> _About this task_:
Write out nothing but the lines from the one containing "Marché de nuit à Vientiane - Laos" through the last line below, both included, and without the pictures.

> _Records shown_:
━━━━━━━━

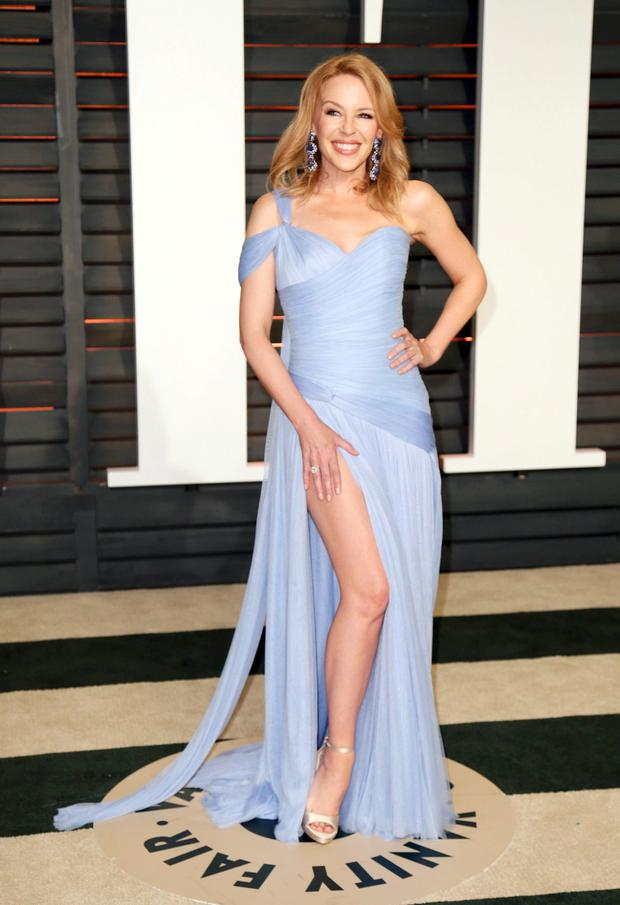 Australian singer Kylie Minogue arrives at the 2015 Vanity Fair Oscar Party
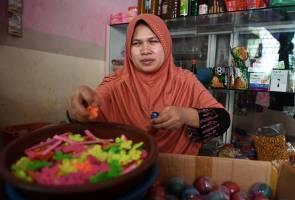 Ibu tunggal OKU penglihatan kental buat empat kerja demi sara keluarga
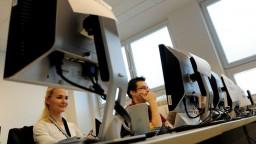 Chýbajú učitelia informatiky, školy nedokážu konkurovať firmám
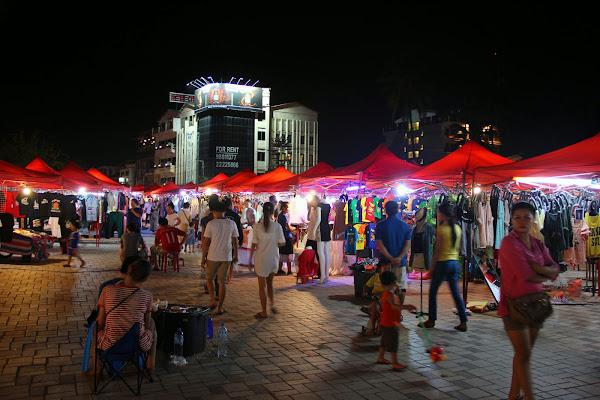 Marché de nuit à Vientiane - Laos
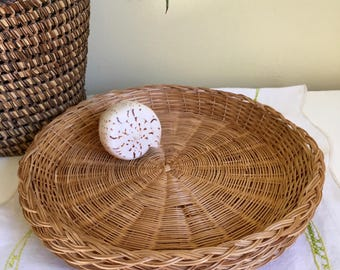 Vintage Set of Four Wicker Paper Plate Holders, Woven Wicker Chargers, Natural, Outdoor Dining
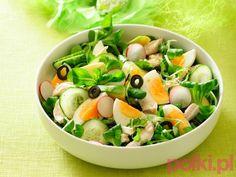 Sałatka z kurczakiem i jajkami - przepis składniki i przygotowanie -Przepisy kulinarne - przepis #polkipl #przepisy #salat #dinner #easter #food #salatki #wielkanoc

━━━━━━━━

> _Answer to this exercise_:
 Marché de nuit à Vientiane - Laos
 Vintage Set of Four Wicker Paper Plate Holders, Woven Wicker Chargers, Natural, Outdoor Dining
 Sałatka z kurczakiem i jajkami - przepis składniki i przygotowanie -Przepisy kulinarne - przepis #polkipl #przepisy #salat #dinner #easter #food #salatki #wielkanoc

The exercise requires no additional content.